Горесть неизреченная [сборник] (Бергер, Фролова) - страница 12

О женщинах говорил мало, всё вспоминал со смехом, как пили водку под солёные огурцы на хате с бабами, а потом, говоря его словами, совали им в м… огурец. «Как дашь по брюху, он раз — и в потолок, вот смеху было, раз — и в потолок, так и скачет, а то в стену. Целую ночь пуляли».

Но главный разговор у нас с Мишей был о письме на волю. Так он старался меня убедить, так упорно доказывал необходимость своей услуги! Но я нутром чуял, что тут КГБ замешан, и ни за что не соглашался, а урка мой злился и хмурился. В конце концов, выйдя на волю, он звонил моим родителям (телефон следователи дали), настаивал на встрече с моим отцом, но дома тоже почуяли неладное, уклонились от свидания.

Так и ушёл от меня пустоглазый вор Миша навстречу своей привычной мятой-перемятой судьбе, то прячущейся по тёмным углам тёмного города, то мельтешащей за густыми решётками питерских тюрем.

* * *

Я не помню — его привели ко мне в камеру или меня подсадили с вещами к нему, но первые слова, обращённые ко мне, не забуду никогда: «Давай сразу договоримся — есть каждый будет своё, передачи делить не станем». Меня это удивило — не по-зэковски как-то, даже воры такого не говорили, но что ж — не делить, так не делить.

Был он выше среднего роста, пожалуй, красив какой-то мягковатой, полувосточной красотой, что встречается порой у кавказского племени. Он и был армянин по отцу, и фамилия его была армянская. Вскоре услышал я его историю. Был он без пяти минут кандидат наук, занимался экономикой Индонезии, знал иностранные языки. Жил один вольной жизнью избалованного женщинами холостяка, но при этом мыслил, что для советского человека, а тем паче интеллигента, было в те времена строго наказуемо.

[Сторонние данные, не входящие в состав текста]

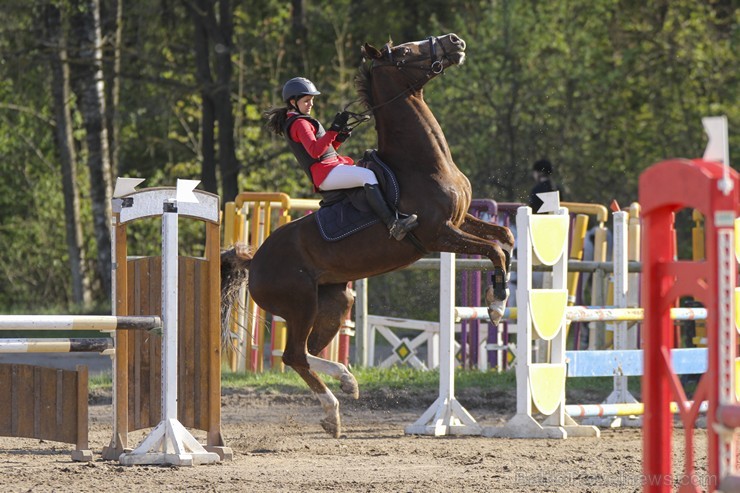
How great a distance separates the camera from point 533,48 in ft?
63.7

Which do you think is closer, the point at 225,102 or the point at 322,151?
the point at 322,151

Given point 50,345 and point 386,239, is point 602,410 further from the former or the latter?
point 50,345

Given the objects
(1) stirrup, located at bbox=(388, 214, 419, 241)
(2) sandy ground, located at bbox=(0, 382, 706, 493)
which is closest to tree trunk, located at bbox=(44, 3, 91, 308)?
(2) sandy ground, located at bbox=(0, 382, 706, 493)

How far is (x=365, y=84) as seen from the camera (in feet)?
24.6

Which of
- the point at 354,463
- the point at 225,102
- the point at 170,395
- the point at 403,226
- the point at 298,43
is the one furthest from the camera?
the point at 298,43

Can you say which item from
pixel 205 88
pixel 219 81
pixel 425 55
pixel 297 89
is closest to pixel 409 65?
pixel 425 55

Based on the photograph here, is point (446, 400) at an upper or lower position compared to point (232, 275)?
lower

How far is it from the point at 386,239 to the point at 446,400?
1214mm

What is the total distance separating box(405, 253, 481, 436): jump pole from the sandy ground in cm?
15

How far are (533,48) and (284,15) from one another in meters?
4.83

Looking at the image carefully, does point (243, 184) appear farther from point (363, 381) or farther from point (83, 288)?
point (363, 381)

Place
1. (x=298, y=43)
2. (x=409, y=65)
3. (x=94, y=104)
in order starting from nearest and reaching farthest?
(x=409, y=65) < (x=94, y=104) < (x=298, y=43)

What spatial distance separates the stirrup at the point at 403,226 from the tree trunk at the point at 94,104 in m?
11.0

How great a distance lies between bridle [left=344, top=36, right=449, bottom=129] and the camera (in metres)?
7.21
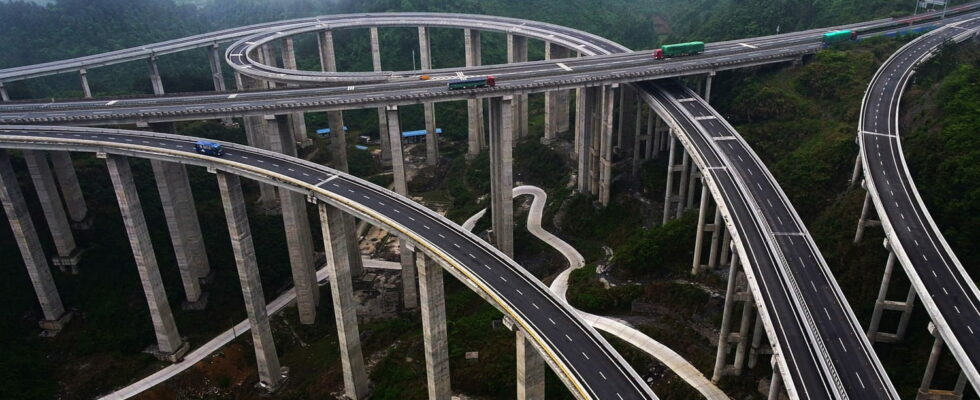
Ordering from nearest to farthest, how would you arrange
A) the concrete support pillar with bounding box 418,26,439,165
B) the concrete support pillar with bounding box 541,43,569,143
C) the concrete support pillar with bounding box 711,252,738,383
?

В 1964 году послал он во владивостокский обком КПСС письмо, предупреждал о китайской опасности — а дело знал не с чужих слов, изучал Китай подробно. Как раз незадолго до нашей с ним посадки предвидение его подтвердилось, китайцы напали на нас — все помнят бои на Даманском.

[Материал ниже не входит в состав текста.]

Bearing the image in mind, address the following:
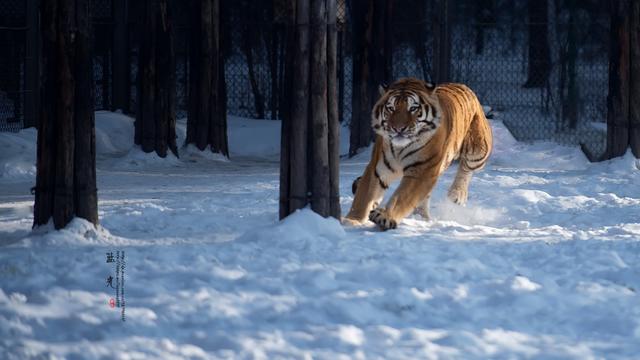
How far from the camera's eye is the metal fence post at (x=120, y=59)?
50.7 ft

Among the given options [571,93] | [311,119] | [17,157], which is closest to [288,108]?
[311,119]

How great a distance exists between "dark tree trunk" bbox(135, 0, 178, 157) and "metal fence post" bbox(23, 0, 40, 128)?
1595mm

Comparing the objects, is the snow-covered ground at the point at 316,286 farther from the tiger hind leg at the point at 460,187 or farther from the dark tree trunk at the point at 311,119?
the tiger hind leg at the point at 460,187

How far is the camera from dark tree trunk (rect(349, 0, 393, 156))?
44.1 feet

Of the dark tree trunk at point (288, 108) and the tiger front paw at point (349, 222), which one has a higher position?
the dark tree trunk at point (288, 108)

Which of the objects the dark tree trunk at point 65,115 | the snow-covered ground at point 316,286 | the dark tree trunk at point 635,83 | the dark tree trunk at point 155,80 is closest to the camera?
the snow-covered ground at point 316,286

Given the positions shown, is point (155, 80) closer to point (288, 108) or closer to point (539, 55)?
point (288, 108)

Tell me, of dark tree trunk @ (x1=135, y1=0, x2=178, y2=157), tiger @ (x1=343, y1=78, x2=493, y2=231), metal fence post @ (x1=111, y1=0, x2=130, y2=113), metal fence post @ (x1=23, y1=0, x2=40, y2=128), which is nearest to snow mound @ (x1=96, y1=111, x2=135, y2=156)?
metal fence post @ (x1=111, y1=0, x2=130, y2=113)

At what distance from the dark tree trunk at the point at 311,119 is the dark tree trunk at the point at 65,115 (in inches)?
48.3

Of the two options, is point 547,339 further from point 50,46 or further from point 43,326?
point 50,46

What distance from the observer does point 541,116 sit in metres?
16.8

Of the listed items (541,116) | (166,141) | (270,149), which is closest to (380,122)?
(166,141)

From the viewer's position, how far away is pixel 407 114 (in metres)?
7.71

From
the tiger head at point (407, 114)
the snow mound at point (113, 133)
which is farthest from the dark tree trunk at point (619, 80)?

Позже посылал он письма, протестуя против ареста Гинзбурга и Галанскова, разбрасывал листовки собственного сочинения. КГБ вычислил его по номеру университетской пишущей машинки, на которой он отстукивал свои послания. Это был первый встреченный мной настоящий диссидент, т. е. моего поля ягода, и я смотрел на него поначалу, чуть не раскрыв рот.

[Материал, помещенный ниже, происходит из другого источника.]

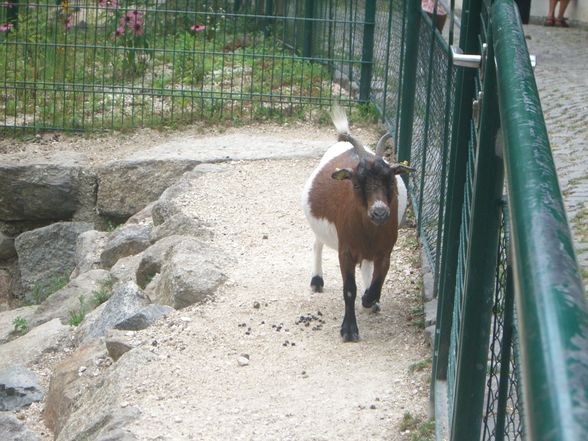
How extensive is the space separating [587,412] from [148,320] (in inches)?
213

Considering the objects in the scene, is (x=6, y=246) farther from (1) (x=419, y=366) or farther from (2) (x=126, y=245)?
(1) (x=419, y=366)

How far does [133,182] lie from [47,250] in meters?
1.11

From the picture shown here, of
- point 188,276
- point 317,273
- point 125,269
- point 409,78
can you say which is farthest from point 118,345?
point 409,78

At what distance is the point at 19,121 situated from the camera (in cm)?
1141

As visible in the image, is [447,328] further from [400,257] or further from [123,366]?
[400,257]

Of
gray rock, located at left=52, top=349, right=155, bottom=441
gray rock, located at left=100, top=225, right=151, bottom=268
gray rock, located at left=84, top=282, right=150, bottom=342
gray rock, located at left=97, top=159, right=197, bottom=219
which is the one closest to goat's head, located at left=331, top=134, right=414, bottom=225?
gray rock, located at left=52, top=349, right=155, bottom=441

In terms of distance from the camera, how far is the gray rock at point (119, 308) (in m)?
6.43

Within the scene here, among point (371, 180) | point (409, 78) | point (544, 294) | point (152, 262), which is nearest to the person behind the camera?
point (544, 294)

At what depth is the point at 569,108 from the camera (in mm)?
11102

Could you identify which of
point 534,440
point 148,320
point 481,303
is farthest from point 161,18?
point 534,440

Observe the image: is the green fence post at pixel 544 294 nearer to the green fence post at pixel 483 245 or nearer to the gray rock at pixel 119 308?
the green fence post at pixel 483 245

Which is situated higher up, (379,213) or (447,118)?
(447,118)

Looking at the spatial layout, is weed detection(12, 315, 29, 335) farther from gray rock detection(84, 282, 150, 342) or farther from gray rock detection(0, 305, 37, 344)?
gray rock detection(84, 282, 150, 342)

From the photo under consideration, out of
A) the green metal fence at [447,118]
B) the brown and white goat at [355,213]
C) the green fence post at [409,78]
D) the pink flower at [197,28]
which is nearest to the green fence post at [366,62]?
the green metal fence at [447,118]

Выглядел он молодо, но оказался старше меня лет на десять. КГБ разрушил его жизнь и карьеру. Дали ему 3 года, и отдельной своей квартиры он лишился, остался без крыши над головой, как, горестно жестикулируя, выкрикивал он, без конца маяча по камере туда-назад, туда-назад. Научная работа рухнула, диссертация осталась незащищённой, а впереди лагерь и безвыходная судьба советского бомжа после. Он часто оплакивал свою жизнь, и я сочувствовал ему, хоть и самому пришлось несладко. Но сидеть с ним было тяжело. Он не стеснялся физиологических отправлений, а в камере такое особенно неприятно. Мог съесть целую головку полученного от родных чеснока, бормоча: «Витамины, витамины». Когда я однажды сказал ему, что так нехорошо, он ответил: «Но ты должен быть благодарен мне — я ведь не курю». То, что и я не курил, воспринималось как должное.